How We Handled Bullying Behavior In Preschool #parenting

“Mommy, please don’t leave yet! I’m scared that I’m going to have nightmares about kids at school!” 

It was after 8pm on a balmy evening in May, and James was tucked into bed with all his favorite stuffed animals. We’d read books, sang songs, and even chatted for a few minutes while we snuggled, but I could feel his little heart pounding inside his chest. He wasn’t trying to delay bedtime, he was visibly, viscerally troubled. 

It turns out there were two kids in his group who had taken a game too far, and James had been knocked to the ground and not allowed to get up. He yelled at them to stop, and they didn’t listen. James described his hurt and confusion with tears streaming down his face, terrified that he’d have to relive the experience in his dreams. 

 He told me a teacher had quickly intervened and disciplined the other kids, but I was still furious. Does bullying really start as early as four years old? How would this impact my already shy child’s sense of confidence that he could speak up and be heard? 

I laid my head on the pillow, facing him and put my forehead against his as I held him tight.
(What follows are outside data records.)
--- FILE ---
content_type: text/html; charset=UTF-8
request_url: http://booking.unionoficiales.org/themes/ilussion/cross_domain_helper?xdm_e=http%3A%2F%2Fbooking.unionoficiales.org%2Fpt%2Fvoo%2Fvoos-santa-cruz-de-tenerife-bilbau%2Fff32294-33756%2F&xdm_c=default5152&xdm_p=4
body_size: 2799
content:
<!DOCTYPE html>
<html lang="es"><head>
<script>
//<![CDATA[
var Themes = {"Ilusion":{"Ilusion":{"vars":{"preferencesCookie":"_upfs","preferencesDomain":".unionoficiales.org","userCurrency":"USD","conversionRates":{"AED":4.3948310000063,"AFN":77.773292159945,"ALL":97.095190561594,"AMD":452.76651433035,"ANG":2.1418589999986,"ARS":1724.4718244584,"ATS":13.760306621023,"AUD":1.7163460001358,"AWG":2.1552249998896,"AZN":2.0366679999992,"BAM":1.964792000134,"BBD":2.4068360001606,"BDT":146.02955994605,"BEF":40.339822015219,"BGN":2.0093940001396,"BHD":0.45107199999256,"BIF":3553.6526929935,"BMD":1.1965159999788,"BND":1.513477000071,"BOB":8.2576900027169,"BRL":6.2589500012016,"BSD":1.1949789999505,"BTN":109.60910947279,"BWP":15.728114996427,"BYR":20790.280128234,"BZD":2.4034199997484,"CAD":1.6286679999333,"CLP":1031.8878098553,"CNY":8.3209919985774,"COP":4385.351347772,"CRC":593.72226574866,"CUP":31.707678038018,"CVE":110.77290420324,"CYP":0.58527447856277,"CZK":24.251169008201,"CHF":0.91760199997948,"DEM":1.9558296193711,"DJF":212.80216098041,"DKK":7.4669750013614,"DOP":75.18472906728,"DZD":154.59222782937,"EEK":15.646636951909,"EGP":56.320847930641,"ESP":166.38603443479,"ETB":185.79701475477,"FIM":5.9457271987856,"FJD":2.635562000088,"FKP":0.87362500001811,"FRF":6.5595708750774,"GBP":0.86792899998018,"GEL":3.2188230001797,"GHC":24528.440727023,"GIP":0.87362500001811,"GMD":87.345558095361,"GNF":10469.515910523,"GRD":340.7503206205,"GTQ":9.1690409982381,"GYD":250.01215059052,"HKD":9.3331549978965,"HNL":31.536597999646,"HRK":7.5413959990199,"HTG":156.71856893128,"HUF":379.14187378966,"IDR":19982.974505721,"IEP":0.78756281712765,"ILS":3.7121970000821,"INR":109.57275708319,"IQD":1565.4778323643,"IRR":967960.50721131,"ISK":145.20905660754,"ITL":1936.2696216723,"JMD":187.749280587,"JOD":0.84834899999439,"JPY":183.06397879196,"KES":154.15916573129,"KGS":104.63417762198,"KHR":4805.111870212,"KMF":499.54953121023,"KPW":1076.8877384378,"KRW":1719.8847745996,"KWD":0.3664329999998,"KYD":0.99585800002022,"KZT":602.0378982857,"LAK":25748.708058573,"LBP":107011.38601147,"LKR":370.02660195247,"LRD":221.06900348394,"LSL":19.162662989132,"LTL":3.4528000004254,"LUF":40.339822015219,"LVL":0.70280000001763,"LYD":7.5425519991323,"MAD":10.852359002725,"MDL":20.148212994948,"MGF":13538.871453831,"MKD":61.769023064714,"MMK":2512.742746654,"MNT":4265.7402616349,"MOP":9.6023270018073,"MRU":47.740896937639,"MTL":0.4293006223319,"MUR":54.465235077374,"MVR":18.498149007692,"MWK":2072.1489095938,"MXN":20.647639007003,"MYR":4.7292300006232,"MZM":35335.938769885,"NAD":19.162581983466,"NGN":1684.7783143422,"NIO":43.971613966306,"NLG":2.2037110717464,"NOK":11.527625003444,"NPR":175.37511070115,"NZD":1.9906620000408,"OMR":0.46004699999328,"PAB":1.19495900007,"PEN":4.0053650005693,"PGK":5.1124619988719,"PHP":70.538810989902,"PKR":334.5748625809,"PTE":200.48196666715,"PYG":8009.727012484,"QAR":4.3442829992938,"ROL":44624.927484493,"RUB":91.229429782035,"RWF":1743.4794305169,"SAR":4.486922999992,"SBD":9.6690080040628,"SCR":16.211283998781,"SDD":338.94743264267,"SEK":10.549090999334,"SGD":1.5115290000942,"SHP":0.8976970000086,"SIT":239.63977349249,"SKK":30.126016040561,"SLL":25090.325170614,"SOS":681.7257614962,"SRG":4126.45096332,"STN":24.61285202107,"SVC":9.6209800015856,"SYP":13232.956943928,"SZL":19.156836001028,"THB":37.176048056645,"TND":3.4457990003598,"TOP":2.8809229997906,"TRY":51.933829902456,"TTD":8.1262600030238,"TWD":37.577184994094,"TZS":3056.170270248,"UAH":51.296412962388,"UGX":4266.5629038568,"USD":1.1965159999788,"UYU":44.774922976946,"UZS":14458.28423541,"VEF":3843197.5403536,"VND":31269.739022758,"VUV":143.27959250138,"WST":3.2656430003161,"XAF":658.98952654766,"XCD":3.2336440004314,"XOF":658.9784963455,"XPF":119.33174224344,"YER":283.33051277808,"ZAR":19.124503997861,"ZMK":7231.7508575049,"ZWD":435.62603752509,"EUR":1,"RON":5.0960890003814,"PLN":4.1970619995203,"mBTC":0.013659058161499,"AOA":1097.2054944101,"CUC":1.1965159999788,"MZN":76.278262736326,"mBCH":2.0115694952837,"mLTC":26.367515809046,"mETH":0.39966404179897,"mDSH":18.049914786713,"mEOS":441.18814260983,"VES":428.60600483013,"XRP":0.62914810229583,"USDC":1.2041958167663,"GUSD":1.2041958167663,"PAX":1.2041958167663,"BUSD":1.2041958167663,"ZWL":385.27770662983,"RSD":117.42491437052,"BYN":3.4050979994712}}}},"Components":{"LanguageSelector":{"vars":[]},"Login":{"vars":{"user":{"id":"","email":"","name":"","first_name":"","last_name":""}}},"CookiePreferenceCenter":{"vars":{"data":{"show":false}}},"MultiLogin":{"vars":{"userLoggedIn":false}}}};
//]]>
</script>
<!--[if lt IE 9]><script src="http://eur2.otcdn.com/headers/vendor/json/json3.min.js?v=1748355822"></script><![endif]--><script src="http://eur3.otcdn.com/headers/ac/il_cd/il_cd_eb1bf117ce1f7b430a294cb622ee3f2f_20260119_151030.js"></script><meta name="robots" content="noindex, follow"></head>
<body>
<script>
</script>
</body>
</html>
How could I make my son feel safe without being a helicopter parent? And how could I teach James to stand his ground effectively, even when other kids didn’t listen? 


I finally soothed James to sleep by promising to talk to the head of the school to make sure this never happened again. But making good on that promise presented a challenge. I was livid about what James had experienced, but I also knew I needed to approach the conversation strategically. I didn’t want to downplay the seriousness of what happened, but I wouldn’t be heard if I overreacted.

Can Preschoolers Be Bullies?

The word “bullying” has become stigmatized over the last decade – and rightfully so. But I was hesitant to label the behavior James described in his fellow four-year-olds as bullying because these kids were just so young. Did they really understand what they were doing? 

It turns out that bullying behavior can start as young as three, but experts disagree on whether this is “real” bullying. There is no real consensus on whether kids that young actually wish to cause harm, or if they’re exhibiting normal, negative relational behavior that they’ll outgrow as they learn what’s acceptable. 

Three Tips For Handling Preschool Bullies

 I knew I needed to talk to someone from the school – preferably the director, who is very hands on. But I also understood that wasn’t enough to bolster James’ self-esteem and keep that kind of nonsense from going on behind teachers’ backs. That evening, I talked to family and friends with older kids, and developed a strategy for nipping the bullying behavior in the bud:

Talk to school officials rationally. It turns out I was right to be strategic. Multiple friends and family members told me how schools are not receptive to parental input on personality combinations in the classroom, even when bullying is involved. Instead, describe the incident and your child’s distress to school officials, name the behavior as bullying, and tell them you need it to stop. End of story. When I approached the director of our school in this way, she was very understanding. She followed up with a phone call that evening to outline what teachers would do to change the group dynamic, and provided suggestions as to how I could help James take charge of uncomfortable situations more effectively. That was exactly the outcome I’d hoped for.

Role play appropriate self-defense. James’ teacher told me how they teach kids to interrupt unwanted behaviors by holding a hand up in front of them and saying “stop” in a loud voice. This creates physical space and makes the child feel grounded and secure in a defensive stance. I began practicing this at home with James by turning it into a game where we were police stopping crooks from stealing toys. 

Rely on strength in numbers. One parent I spoke to said she successfully stopped her child from being bullied by hosting more group playdates with other, friendlier kids from the class. This enabled her to watch how her child interacted with other kids from class, and parent him accordingly. She also found that more aggressive kids didn’t have the guts to approach a larger group, which kept her child from being singled out.

James is on the shy side, so we also enrolled him in an age-appropriate martial arts class to help him develop more self-confidence. Between the role playing and the karate classes, I’ve seen a big difference in how he handles negative social behaviors in other kids. He’s more likely to handle the problem himself, and to do it from a place of strength and security. And if he can’t, it gives me peace that he knows I’ve always got his back.